▶ [WORK TO DO]:
**A.** In the passage on polymer electrolytes and ionic liquids, copy word for word the part that opens with the words containing "Solid polymer electrolytes have" and closes with "be reproduced satisfactorily.".
**B.** Extend the passage on polymer electrolytes and ionic liquids, picking up right after its last sentence.

▶ [SELECTED EXTRACT]:
══════════
Electrolytes/Batteries

Polymer electrolytes (plus ionic liquids)

Mixtures of polymer electrolytes and ionic liquids

Solid polymer electrolytes have many advantageous properties such as very high energy density and convenient mechanical properties. This qualifies them as possible candidates for electrolytes in, e.g., lithium-ion batteries. Unfortunately, solid polymer electrolytes show poor ionic conductivity at room temperature. This problem has been overcome by adding room temperature ionic liquids ILs. Over the years molecular dynamics studies help to understand microscopic dynamics and provide many crucial insights about such systems.
We investigate ion transport mechanisms, their associations and its effect on ionic conductivity via molecular dynamics simulations. So far our analysis is focused on PEO/Li-TFSI/MPPY-TFSI systems. With state of the art force fields experimentally known structures and dynamical quantities (e.g. diffusion coefficients) can be reproduced satisfactorily.
══════════
▶ [INFORMATION PROVIDED]:
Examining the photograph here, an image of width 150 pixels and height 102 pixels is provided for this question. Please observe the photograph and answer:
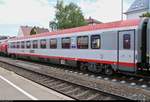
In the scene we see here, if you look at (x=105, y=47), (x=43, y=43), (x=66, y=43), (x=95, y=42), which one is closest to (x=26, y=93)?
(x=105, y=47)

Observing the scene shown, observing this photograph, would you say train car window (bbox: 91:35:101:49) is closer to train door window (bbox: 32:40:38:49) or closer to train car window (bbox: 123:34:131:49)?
══════════
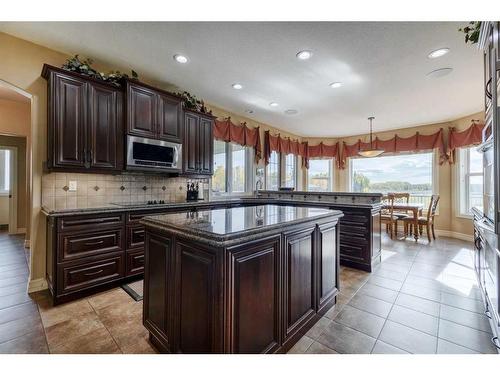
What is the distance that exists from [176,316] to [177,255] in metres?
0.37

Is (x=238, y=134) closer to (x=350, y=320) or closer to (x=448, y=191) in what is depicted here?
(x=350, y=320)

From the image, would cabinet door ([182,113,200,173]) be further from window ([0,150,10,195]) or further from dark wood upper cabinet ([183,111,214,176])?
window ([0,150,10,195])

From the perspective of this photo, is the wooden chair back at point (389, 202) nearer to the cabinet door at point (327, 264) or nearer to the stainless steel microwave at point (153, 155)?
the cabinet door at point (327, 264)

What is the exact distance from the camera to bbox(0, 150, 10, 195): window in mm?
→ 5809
══════════
▶ [ANSWERS TO THE EXERCISES]:
**A.**
Solid polymer electrolytes have many advantageous properties such as very high energy density and convenient mechanical properties. This qualifies them as possible candidates for electrolytes in, e.g., lithium-ion batteries. Unfortunately, solid polymer electrolytes show poor ionic conductivity at room temperature. This problem has been overcome by adding room temperature ionic liquids ILs. Over the years molecular dynamics studies help to understand microscopic dynamics and provide many crucial insights about such systems.
We investigate ion transport mechanisms, their associations and its effect on ionic conductivity via molecular dynamics simulations. So far our analysis is focused on PEO/Li-TFSI/MPPY-TFSI systems. With state of the art force fields experimentally known structures and dynamical quantities (e.g. diffusion coefficients) can be reproduced satisfactorily.

**B.**
Some key results:

1. Since a Li-cation is coordinated with the polymer host, its transport properties are intimately connected with the polymer dynamics. We have identified three key Li transport mechanisms associated with distinct time scales: (i) intrachain motion along a chain (time scale τ1); (ii) polymer-segment motion translating the cation together with the polymer chain (time scale τ2, basically corresponding to the Rouse time); (iii) interchain hopping from one chain to another (time scale τ3). The resulting transport model can be solved analytically, reproducing simulation as well as experimental results.

2. ILs enhance the Li-diffusion by increasing the segment mobility of the host chain, that is, τ2 becomes shorter with higher IL-concentration. The key contribution of ILs is to prevent polymer crystallisation that results in high ionic conductivity at room temperature.





Ionic liquids

Mixture of ionic liquids and lithium salts

Ionic liquids are a new class of materials. They have very promising properties for many applications, but only a few ionic liquids are well characterized until now. Despite the macroscopic characterization like diffusion coefficients, the microscopic properties are still not well unterstood. The advantages of this class include properties like low melting points, no significant vapor pressure and high dissolution power because of their electric charge.

In a collaboration with Stefano Passerini (KIT) and Oleg Borodin (U. S. Army Research Laboratory) we investigate via experimental and simulation techniques the transport properties of ionic liquids doped with lithium salts. As ionic liquids we use two different cations N-ethyl-N-methyl-imidazolium (emim) and lithium ions and two kinds of anions, namely bis(fluoro-sulfonyl)-imide (FSI) and bis(trifluoromethane-sulfonyl)-imide (TFSI). We are interested in different compositions of the anions and the influence on transport properties.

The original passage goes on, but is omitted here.